- _Problem_:
Copy out the material below word for word, leaving out the pictures.

— BEGIN Record excerpts —

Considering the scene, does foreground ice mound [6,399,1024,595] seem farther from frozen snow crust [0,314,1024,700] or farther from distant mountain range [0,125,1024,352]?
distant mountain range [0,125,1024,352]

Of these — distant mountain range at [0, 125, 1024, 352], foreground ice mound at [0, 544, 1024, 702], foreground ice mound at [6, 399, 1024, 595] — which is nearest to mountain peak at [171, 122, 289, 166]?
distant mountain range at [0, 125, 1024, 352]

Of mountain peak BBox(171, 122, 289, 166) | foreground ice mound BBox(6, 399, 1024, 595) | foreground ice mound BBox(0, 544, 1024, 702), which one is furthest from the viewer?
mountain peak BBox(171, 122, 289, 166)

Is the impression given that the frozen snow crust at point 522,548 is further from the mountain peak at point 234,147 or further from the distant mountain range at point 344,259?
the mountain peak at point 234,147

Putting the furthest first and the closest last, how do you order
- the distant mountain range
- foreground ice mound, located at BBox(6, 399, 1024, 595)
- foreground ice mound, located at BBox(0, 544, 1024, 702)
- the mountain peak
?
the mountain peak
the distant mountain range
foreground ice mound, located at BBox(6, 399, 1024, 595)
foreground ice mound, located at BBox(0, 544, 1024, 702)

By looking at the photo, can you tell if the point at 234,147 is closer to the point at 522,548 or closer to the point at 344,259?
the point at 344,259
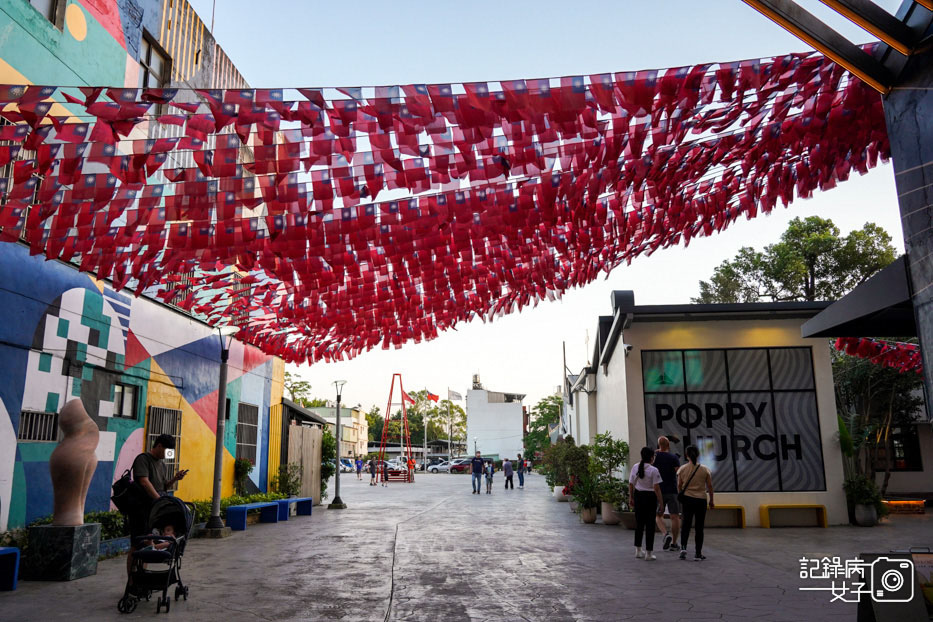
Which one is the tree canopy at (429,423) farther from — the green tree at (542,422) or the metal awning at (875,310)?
the metal awning at (875,310)

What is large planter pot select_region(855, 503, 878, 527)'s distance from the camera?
12875 mm

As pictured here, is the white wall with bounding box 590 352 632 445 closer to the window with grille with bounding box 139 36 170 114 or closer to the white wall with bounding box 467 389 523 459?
the window with grille with bounding box 139 36 170 114

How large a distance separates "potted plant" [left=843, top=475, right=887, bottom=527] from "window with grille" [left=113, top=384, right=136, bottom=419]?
13.6 meters

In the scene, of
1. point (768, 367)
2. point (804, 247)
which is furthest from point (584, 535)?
point (804, 247)

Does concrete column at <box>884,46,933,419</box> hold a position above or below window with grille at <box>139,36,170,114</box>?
below

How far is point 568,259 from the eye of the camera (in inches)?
349

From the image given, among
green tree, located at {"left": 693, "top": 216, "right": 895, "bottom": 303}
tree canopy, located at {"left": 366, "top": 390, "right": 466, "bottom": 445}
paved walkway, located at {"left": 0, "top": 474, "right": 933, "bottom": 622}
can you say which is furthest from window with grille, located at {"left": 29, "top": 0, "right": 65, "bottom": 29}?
tree canopy, located at {"left": 366, "top": 390, "right": 466, "bottom": 445}

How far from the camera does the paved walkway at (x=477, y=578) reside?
19.6ft

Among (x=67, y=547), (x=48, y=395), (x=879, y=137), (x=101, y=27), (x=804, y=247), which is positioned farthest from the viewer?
(x=804, y=247)

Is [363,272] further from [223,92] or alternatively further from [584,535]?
[584,535]

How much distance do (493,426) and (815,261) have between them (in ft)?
182

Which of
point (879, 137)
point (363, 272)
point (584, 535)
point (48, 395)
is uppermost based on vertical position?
point (879, 137)

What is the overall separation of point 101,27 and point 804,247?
28.0 meters

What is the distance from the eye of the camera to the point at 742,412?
45.1 feet
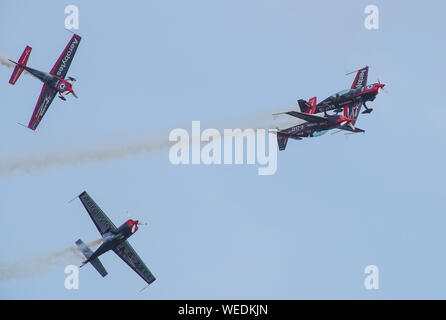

— END Record excerpts —

- _Answer to the exercise_:
Considering the scene, does foreground ice mound [6,399,1024,595] seem farther from frozen snow crust [0,314,1024,700] or farther from distant mountain range [0,125,1024,352]?
distant mountain range [0,125,1024,352]

Of these — distant mountain range at [0, 125, 1024, 352], foreground ice mound at [0, 544, 1024, 702], foreground ice mound at [6, 399, 1024, 595] — which is nearest to mountain peak at [171, 122, 289, 166]?
distant mountain range at [0, 125, 1024, 352]

Of mountain peak BBox(171, 122, 289, 166) | foreground ice mound BBox(6, 399, 1024, 595) | foreground ice mound BBox(0, 544, 1024, 702), which one is furthest from the viewer?
mountain peak BBox(171, 122, 289, 166)

Is the impression given that the frozen snow crust at point 522,548 is further from the mountain peak at point 234,147 or further from the distant mountain range at point 344,259?
the mountain peak at point 234,147

Putting the furthest first and the closest last, how do you order
- the distant mountain range
- foreground ice mound, located at BBox(6, 399, 1024, 595)
- foreground ice mound, located at BBox(0, 544, 1024, 702)
- the mountain peak
?
the mountain peak
the distant mountain range
foreground ice mound, located at BBox(6, 399, 1024, 595)
foreground ice mound, located at BBox(0, 544, 1024, 702)

By looking at the photo, can you tell if the point at 234,147 is closer to the point at 522,548 or closer to the point at 344,259?
the point at 344,259
Which one is the tree canopy at (429,423) farther from — the green tree at (542,422) or the metal awning at (875,310)?
the metal awning at (875,310)

What is large planter pot select_region(855, 503, 878, 527)'s distance from the camera?
12875 mm

As pictured here, is the white wall with bounding box 590 352 632 445 closer to the window with grille with bounding box 139 36 170 114 or closer to the white wall with bounding box 467 389 523 459?
the window with grille with bounding box 139 36 170 114

How large a distance separates "potted plant" [left=843, top=475, right=887, bottom=527] from "window with grille" [left=113, top=384, right=136, bottom=419]?
13.6 meters

In the scene, of
1. point (768, 367)
2. point (804, 247)
which is furthest from point (584, 535)?
point (804, 247)

Does concrete column at <box>884,46,933,419</box> hold a position above or below window with grille at <box>139,36,170,114</box>?
below

How far is point 568,259 from the eye of the camera (in inches)?
349

From the image given, among
green tree, located at {"left": 693, "top": 216, "right": 895, "bottom": 303}
tree canopy, located at {"left": 366, "top": 390, "right": 466, "bottom": 445}
paved walkway, located at {"left": 0, "top": 474, "right": 933, "bottom": 622}
can you say which is furthest from window with grille, located at {"left": 29, "top": 0, "right": 65, "bottom": 29}?
tree canopy, located at {"left": 366, "top": 390, "right": 466, "bottom": 445}

How far from the camera does the paved walkway at (x=477, y=578) reside?
19.6ft

Among (x=67, y=547), (x=48, y=395), (x=879, y=137), (x=101, y=27), (x=804, y=247), which is positioned farthest from the viewer?
(x=804, y=247)

Is [363,272] further from [223,92] or alternatively further from [584,535]?
[584,535]

How much distance do (493,426) and (815,261) have between them (in ft)?
182

Which of
point (879, 137)
point (363, 272)
point (584, 535)
point (48, 395)
is uppermost based on vertical position?
point (879, 137)

What is the overall separation of point 101,27 and point 804,247?
28.0 meters

What is the distance from the eye of the camera to the point at 742,412?
45.1 feet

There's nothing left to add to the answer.